“Oh! here is my bold friend! Mr. Chestle wants to know you, Mr. Copperfield.”
I feel at once that he is a friend of the family, and am much gratified.
“I admire your taste, sir,” says Mr. Chestle. “It does you credit. I suppose you don’t take much interest in hops; but I am a pretty large grower myself; and if you ever like to come over to our neighbourhood—neighbourhood of Ashford—and take a run about our place, we shall be glad for you to stop as long as you like.”
I thank Mr. Chestle warmly, and shake hands. I think I am in a happy dream. I waltz with the eldest Miss Larkins once again—she says I waltz so well! I go home in a state of unspeakable bliss, and waltz in imagination, all night long, with my arm round the blue waist of my dear divinity.
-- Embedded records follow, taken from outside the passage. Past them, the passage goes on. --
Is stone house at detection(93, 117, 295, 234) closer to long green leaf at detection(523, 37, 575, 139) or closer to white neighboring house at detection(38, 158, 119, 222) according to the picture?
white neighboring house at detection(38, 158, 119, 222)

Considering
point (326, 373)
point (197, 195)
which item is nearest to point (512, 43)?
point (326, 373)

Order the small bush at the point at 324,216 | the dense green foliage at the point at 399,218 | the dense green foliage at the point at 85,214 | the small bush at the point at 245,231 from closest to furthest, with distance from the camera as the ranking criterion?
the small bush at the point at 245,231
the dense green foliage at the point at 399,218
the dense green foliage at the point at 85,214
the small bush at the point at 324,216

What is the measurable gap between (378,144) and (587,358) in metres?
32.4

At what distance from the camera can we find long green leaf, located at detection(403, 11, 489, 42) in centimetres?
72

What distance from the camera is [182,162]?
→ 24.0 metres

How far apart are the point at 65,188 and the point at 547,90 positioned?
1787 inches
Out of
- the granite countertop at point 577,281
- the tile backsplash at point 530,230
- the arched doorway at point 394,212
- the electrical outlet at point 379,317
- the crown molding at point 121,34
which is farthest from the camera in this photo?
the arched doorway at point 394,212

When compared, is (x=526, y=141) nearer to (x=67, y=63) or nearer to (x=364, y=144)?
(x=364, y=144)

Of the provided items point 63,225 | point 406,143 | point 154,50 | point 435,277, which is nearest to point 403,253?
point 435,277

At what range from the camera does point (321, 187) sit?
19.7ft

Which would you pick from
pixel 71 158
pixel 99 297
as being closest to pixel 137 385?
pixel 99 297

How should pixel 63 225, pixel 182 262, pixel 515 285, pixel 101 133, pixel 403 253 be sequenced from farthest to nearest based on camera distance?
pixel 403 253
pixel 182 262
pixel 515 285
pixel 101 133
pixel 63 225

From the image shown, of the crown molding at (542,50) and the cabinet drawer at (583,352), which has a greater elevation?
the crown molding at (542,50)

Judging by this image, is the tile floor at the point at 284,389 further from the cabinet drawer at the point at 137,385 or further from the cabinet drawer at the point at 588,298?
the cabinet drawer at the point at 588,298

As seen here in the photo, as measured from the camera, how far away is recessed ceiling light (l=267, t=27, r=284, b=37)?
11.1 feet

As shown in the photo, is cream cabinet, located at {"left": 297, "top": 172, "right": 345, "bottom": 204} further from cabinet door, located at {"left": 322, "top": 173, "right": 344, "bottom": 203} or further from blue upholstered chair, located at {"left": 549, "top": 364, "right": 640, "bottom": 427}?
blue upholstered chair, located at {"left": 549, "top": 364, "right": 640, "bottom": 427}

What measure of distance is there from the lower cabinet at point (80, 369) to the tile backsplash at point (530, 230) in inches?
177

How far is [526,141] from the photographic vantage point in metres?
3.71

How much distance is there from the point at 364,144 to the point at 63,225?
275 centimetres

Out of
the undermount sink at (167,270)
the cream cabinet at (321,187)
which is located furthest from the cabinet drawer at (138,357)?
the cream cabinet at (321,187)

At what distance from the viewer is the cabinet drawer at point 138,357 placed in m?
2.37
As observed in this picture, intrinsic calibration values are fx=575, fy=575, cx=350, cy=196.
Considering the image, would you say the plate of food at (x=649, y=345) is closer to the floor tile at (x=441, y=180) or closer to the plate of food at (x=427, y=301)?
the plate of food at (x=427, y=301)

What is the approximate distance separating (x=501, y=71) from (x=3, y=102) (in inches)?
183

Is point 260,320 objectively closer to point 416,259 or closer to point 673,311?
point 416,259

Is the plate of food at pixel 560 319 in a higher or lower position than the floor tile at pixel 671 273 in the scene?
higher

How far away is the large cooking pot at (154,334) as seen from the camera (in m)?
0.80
For some days afterwards, I am lost in rapturous reflections; but I neither see her in the street, nor when I call. I am imperfectly consoled for this disappointment by the sacred pledge, the perished flower.
“Trotwood,” says Agnes, one day after dinner. “Who do you think is going to be married to-morrow? Some one you admire.”
“Not you, I suppose, Agnes?”
“Not me!” raising her cheerful face from the music she is copying. “Do you hear him, Papa?—The eldest Miss Larkins.”
“To—to Captain Bailey?” I have just power enough to ask.
“No; to no Captain. To Mr. Chestle, a hop-grower.”
I am terribly dejected for about a week or two. I take off my ring, I wear my worst clothes, I use no bear’s grease, and I frequently lament over the late Miss Larkins’s faded flower. Being, by that time, rather tired of this kind of life, and having received new provocation from the butcher, I throw the flower away, go out with the butcher, and gloriously defeat him.